High-risk HPV (HR-HPV) types include: HPV16, 18, 26, 31, 33, 35, 39, 45, 51, 52, 53, 56, 58, 59, 66, 68, 69, 73, and 82. The low-risk types HPV (LR-HPV) include: HPV6, 11, 40, 42, 43, 44, 54, 61, and 70. The HPV status were categorized as follows: category 1 as HPV negative, category 2 as low-risk risk HPV, category 3 as single high-risk HPV (any of the HR-HPV), and category 4 as multiple high risk (2 or more of the HR-HPV types). For subsequent statistical analysis we recoded HPV types into category 1 as HPV negative; category 2 as low-risk HPV positive, and category 3 as any high-risk HPV positive (single or multiple).
Statistical analysis
We compared baseline socio-demographic, sexual risk characteristics, CSTs, HPV status, and HIV status between cervical pathology categories using the Pearson’s chi squared or Fisher’s exact tests for categorical variables and ANOVA for normally distributed continuous variables.

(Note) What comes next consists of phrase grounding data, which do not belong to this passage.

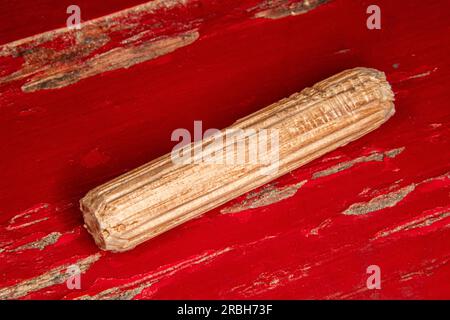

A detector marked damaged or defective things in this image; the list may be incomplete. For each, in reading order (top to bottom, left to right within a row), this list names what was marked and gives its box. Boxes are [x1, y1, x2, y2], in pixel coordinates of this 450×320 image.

peeling paint [312, 148, 404, 180]
peeling paint [221, 180, 308, 215]
peeling paint [344, 184, 414, 216]
peeling paint [0, 252, 101, 300]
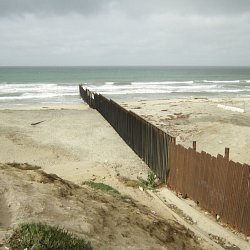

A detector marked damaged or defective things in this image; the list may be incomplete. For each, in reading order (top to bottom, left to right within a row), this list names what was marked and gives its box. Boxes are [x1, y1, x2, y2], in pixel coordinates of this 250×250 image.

rusty metal fence [79, 85, 249, 235]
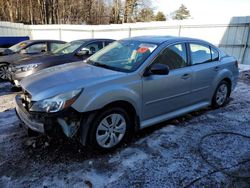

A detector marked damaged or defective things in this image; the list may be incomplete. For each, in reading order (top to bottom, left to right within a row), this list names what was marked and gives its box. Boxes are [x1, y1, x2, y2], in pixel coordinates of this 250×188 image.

damaged front bumper [15, 95, 81, 138]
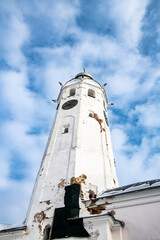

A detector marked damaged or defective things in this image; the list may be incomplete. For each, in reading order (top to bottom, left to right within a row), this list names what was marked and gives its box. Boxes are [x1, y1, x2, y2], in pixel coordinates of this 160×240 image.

damaged masonry [0, 73, 160, 240]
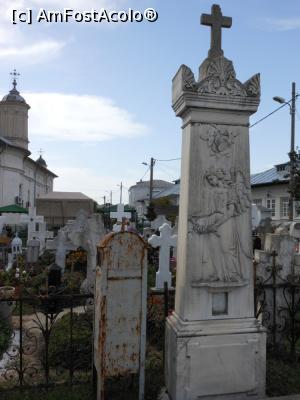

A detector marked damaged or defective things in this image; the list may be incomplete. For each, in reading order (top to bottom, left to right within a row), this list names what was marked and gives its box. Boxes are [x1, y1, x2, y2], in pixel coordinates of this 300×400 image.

rusty metal grave cross [200, 3, 233, 57]
rusty metal grave cross [149, 222, 177, 290]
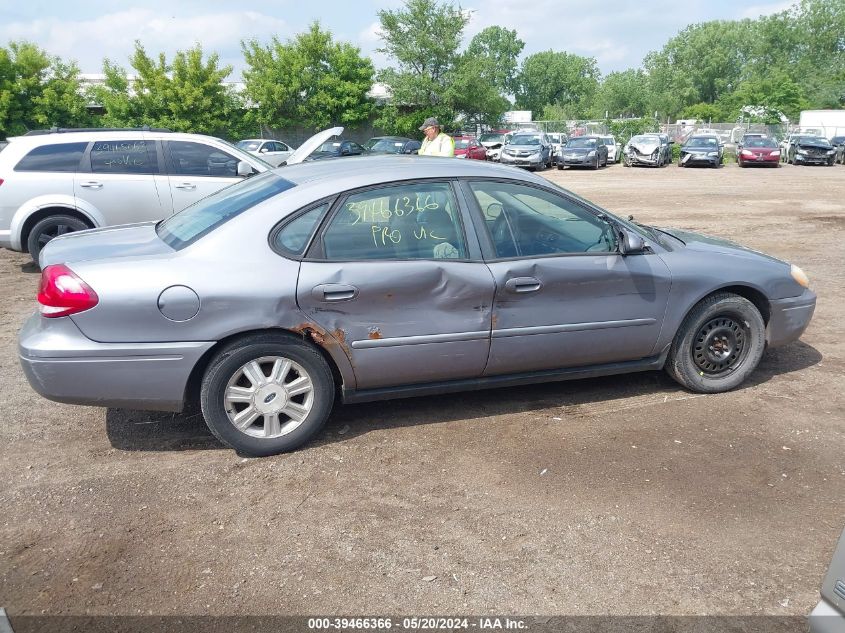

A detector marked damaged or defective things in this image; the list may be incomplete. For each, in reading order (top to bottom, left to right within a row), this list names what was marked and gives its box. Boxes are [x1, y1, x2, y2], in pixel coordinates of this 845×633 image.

damaged vehicle [620, 135, 664, 167]
damaged vehicle [676, 135, 724, 168]
damaged vehicle [784, 134, 836, 165]
rusty door panel [296, 260, 494, 388]
damaged vehicle [18, 157, 812, 454]
rusty door panel [482, 252, 672, 372]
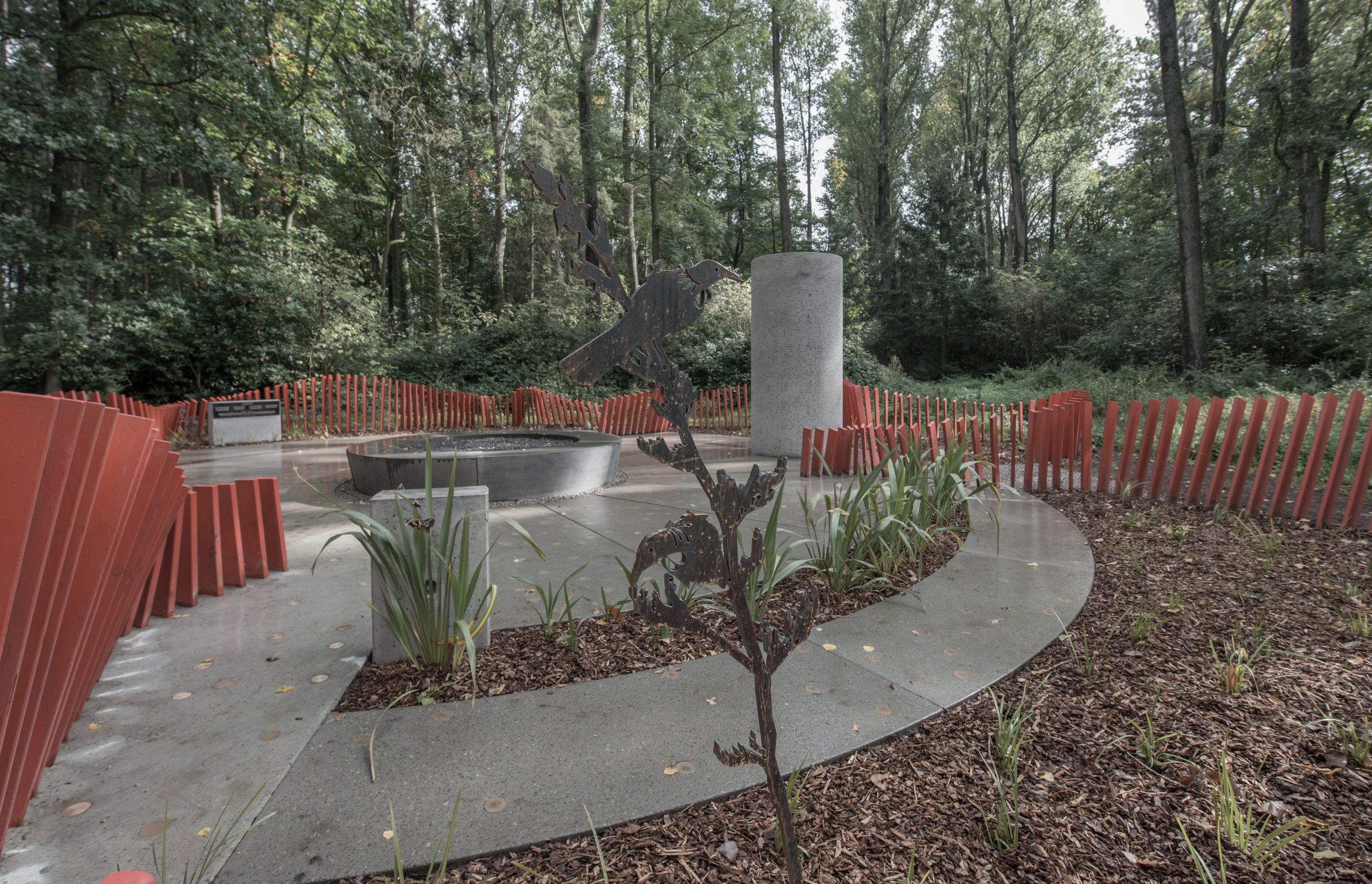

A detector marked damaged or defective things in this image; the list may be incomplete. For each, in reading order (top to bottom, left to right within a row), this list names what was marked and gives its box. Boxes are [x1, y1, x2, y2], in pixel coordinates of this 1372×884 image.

rusted metal artwork [530, 161, 816, 884]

To assess the association between vaginal microbiome CSTs with grades of cervical pathology, we considered the clinical relevance of the four cervical cytology categories. We combined NILM and LSIL as one group (normal or minor grades dysplasia) while HSIL and ICC were combined as the clinically important group that requires immediate evaluation and treatment. Observations with CST-II (n=4) were excluded (none was CST-V) from analyses as being too sparse for inference. We performed bivariable logistic regression for the primary exposure variable (CST) and other predictor variables using robust logistic regression to obtain unadjusted odd ratios, 95% confidence intervals (CI), and Wald p-values for associations between HSIL/ICC and NILM/LSIL. We used backward stepwise selection method to build final models checked by the Akaike’s Information Criteria for model selection, including age in years, HIV status, HPV status, CSTs, years of completed education, and total number of births (parity). We then modelled the analyses stratified by high-risk HPV versus negative for HPV (the numbers for low-risk HPV were too small for stratification in the model) to assess the possible effect of CST on cervical pathology probably mediated by high-risk HPV, a known epidemiologic factor in cervical carcinogenesis[2, 35].